Glossary Term
Text corpus
Overview of Text Corpora
- A corpus may contain texts in a single language, known as a monolingual corpus.
- A corpus may also contain text data in multiple languages, known as a multilingual corpus.
- Corpora are often subjected to annotation, such as part-of-speech tagging (POS-tagging) and indicating the lemma form of each word.
- Interlinear glossing is used to make the annotation bilingual when the language of the corpus is not a working language of the researchers.
- Some corpora have further structured levels of analysis applied, including morphology, semantics, and pragmatics.

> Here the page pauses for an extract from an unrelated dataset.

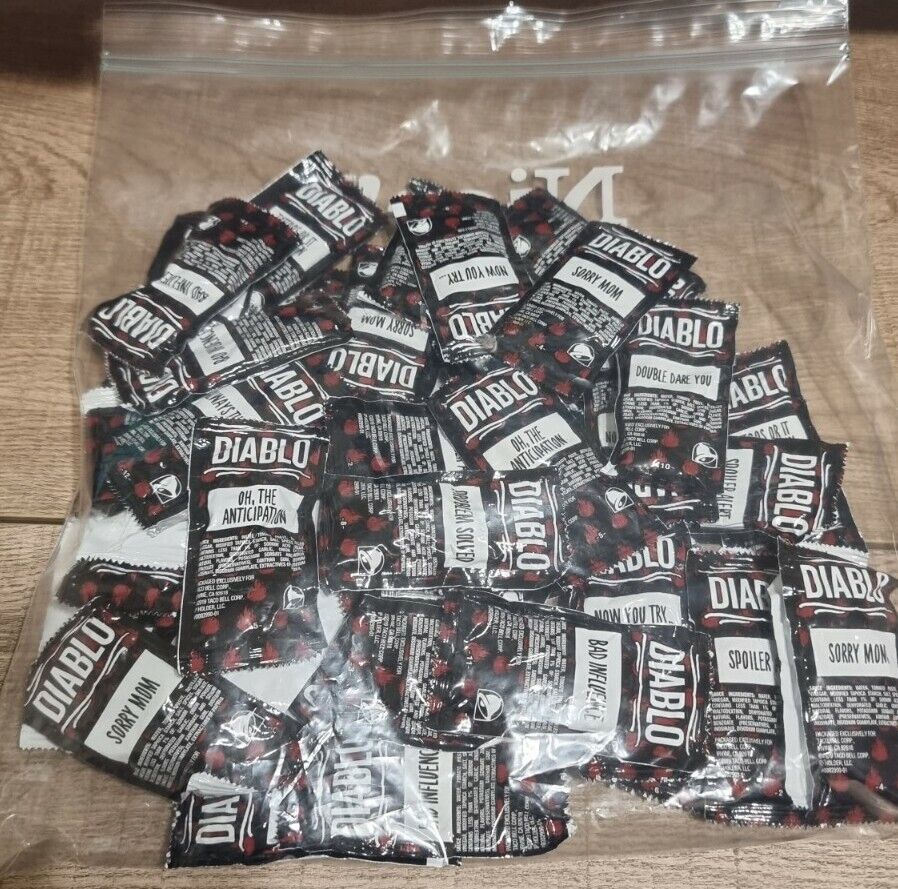 50 Taco Bell Diablo Sauce Packets -- New And Sealed Free Fast Shipping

Applications of Text Corpora
- Corpora are the main knowledge base in corpus linguistics.
- They are used in language technology, natural language processing, and computational linguistics.
- Corpora and frequency lists derived from them are useful for language teaching.

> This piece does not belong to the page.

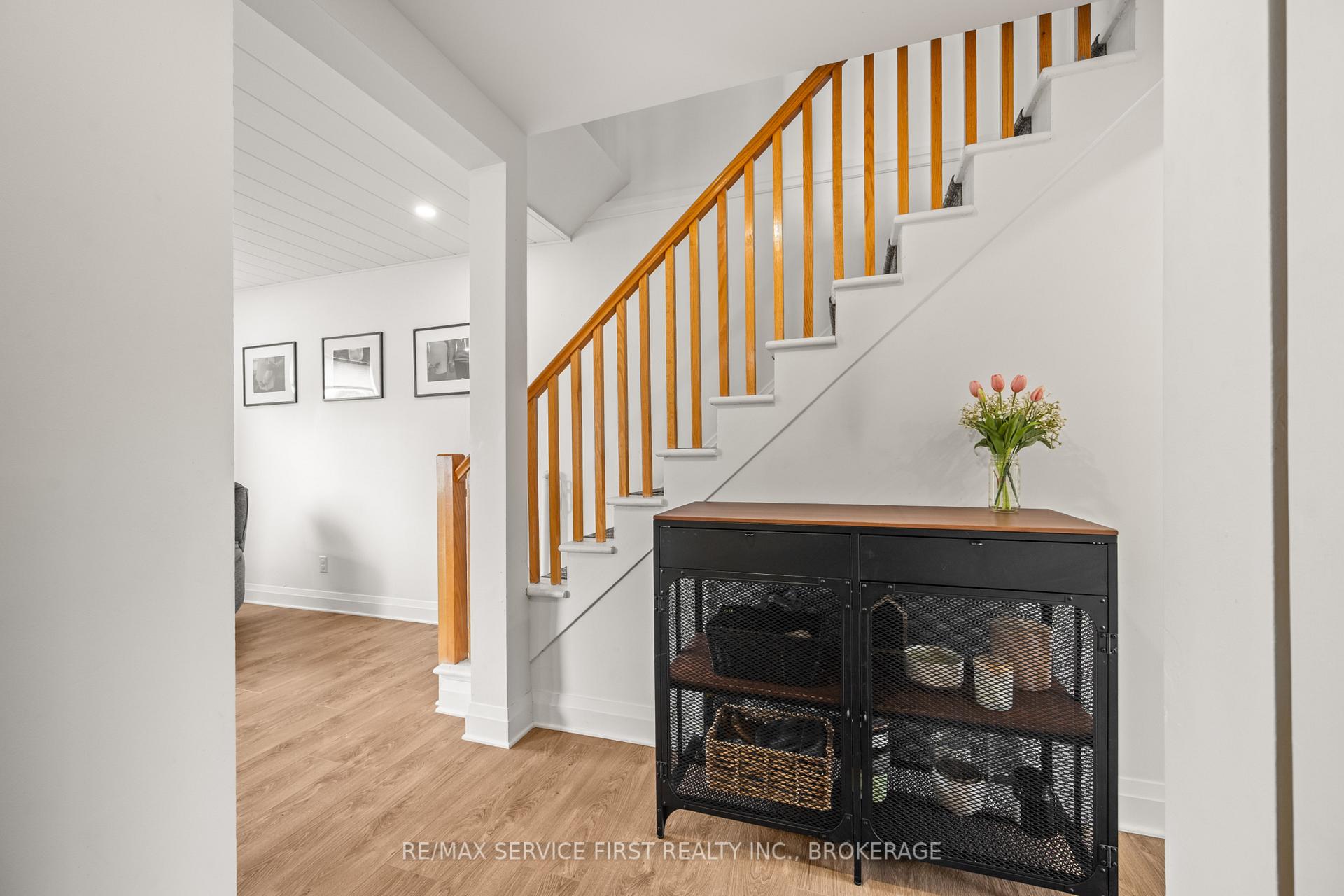 Photo 6 of 53 Mckeown Crescent, Loyalist, Amherstview — HOMEH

- They are used in machine translation, particularly with aligned parallel corpora.
- Text corpora are also used in philologies and the study of historical documents.
Notable Text Corpora
- There is a comprehensive list of text corpora available.
- Notable text corpora include the British National Corpus (BNC) and the Corpus of Contemporary American English (COCA).
- Other notable corpora include parallel corpora used in machine translation research.
- The Amarna letters texts and the Kültepe Texts are examples of short-duration corpora.
- Some corpora are determined by their find site dates in the study of ancient cities.
Related Concepts and Terms
- Concordance, corpus linguistics, distributional-relational database, linguistic data consortium, natural language processing, and natural language toolkit are related terms and concepts.
- Parallel text alignment is crucial for the analysis of parallel corpora.
- Search engines access the web corpus.
- Speech corpus and translation memory are also related to text corpora.
- Treebank and Zipf's Law are additional concepts related to text corpora.
References and Additional Resources
- Yoon and Hirvela (2004) discuss ESL student attitudes toward corpus use in L2 writing.
- Wołk and Marasek (2014) and Wolk and Marasek (2015) present research on real-time statistical speech translation and parallel data mining from comparable corpora.
- Various external links provide additional resources on text corpora, including ACL SIGLEX Resource Links and Developing Linguistic Corpora: a Guide to Good Practice.
- Free samples of web-based corpora are available for American, British, Spanish, and Portuguese languages.
- Intercorp and Sketch Engine offer open corpora with free access, while TS Corpus provides a Turkish corpus for academic research.